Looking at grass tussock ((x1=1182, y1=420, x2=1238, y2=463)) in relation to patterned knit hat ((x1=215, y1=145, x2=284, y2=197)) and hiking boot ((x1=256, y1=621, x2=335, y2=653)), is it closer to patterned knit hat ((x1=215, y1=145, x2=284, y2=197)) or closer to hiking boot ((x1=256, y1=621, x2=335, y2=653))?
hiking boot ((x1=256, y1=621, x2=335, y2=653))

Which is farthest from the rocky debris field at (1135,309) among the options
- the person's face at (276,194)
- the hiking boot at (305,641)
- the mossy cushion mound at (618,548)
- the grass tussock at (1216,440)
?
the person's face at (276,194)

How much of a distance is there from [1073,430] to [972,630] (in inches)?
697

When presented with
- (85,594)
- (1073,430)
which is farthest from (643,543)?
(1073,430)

* * *

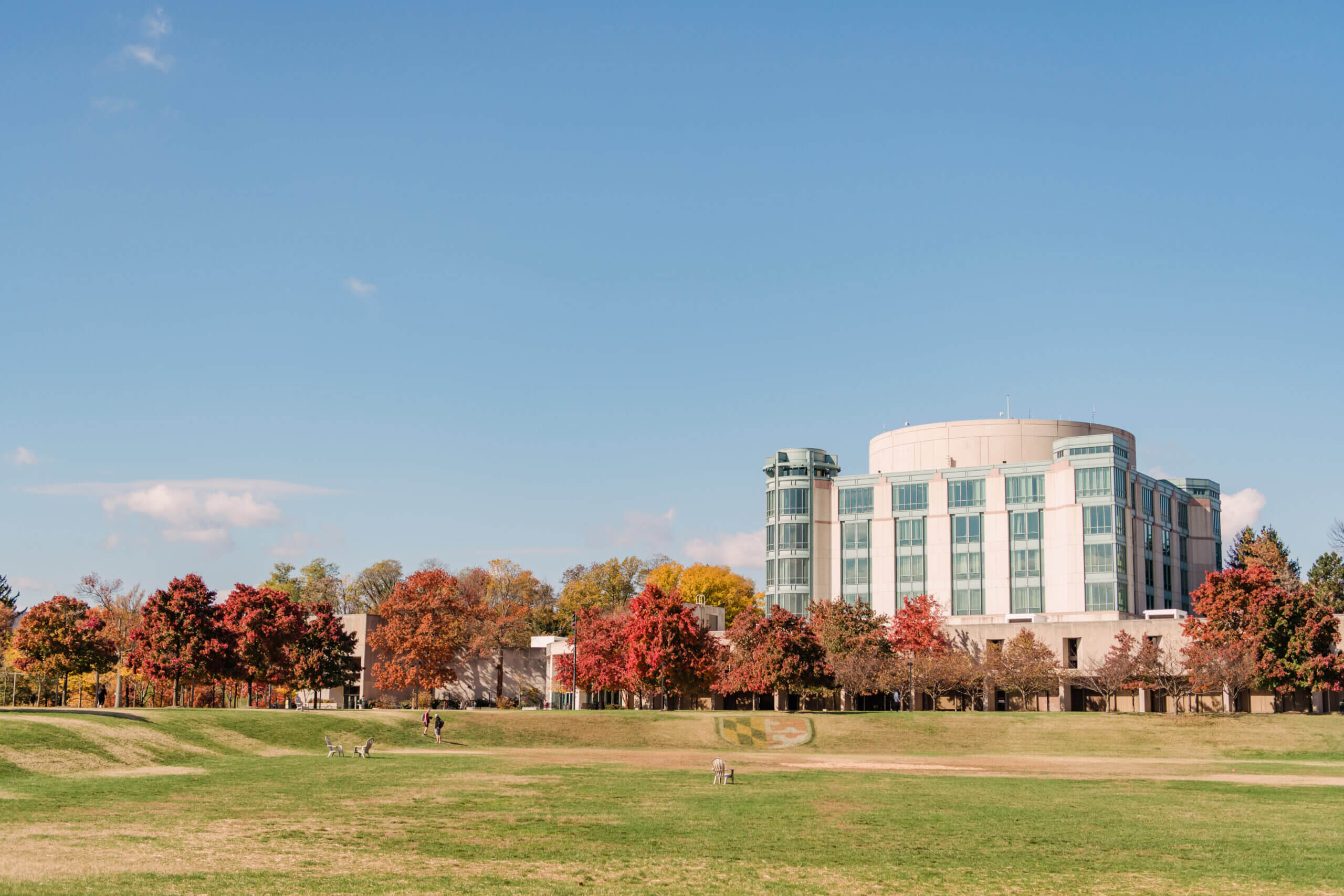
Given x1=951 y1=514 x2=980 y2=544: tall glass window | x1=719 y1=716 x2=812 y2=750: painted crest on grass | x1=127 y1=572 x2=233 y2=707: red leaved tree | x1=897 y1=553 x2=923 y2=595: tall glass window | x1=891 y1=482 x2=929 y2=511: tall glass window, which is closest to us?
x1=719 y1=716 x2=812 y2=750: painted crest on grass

Task goal. List each line of the records above that contains the string "crest".

Task response.
Given x1=951 y1=514 x2=980 y2=544: tall glass window | x1=719 y1=716 x2=812 y2=750: painted crest on grass | x1=127 y1=572 x2=233 y2=707: red leaved tree | x1=897 y1=553 x2=923 y2=595: tall glass window | x1=891 y1=482 x2=929 y2=511: tall glass window, which is closest to us?
x1=719 y1=716 x2=812 y2=750: painted crest on grass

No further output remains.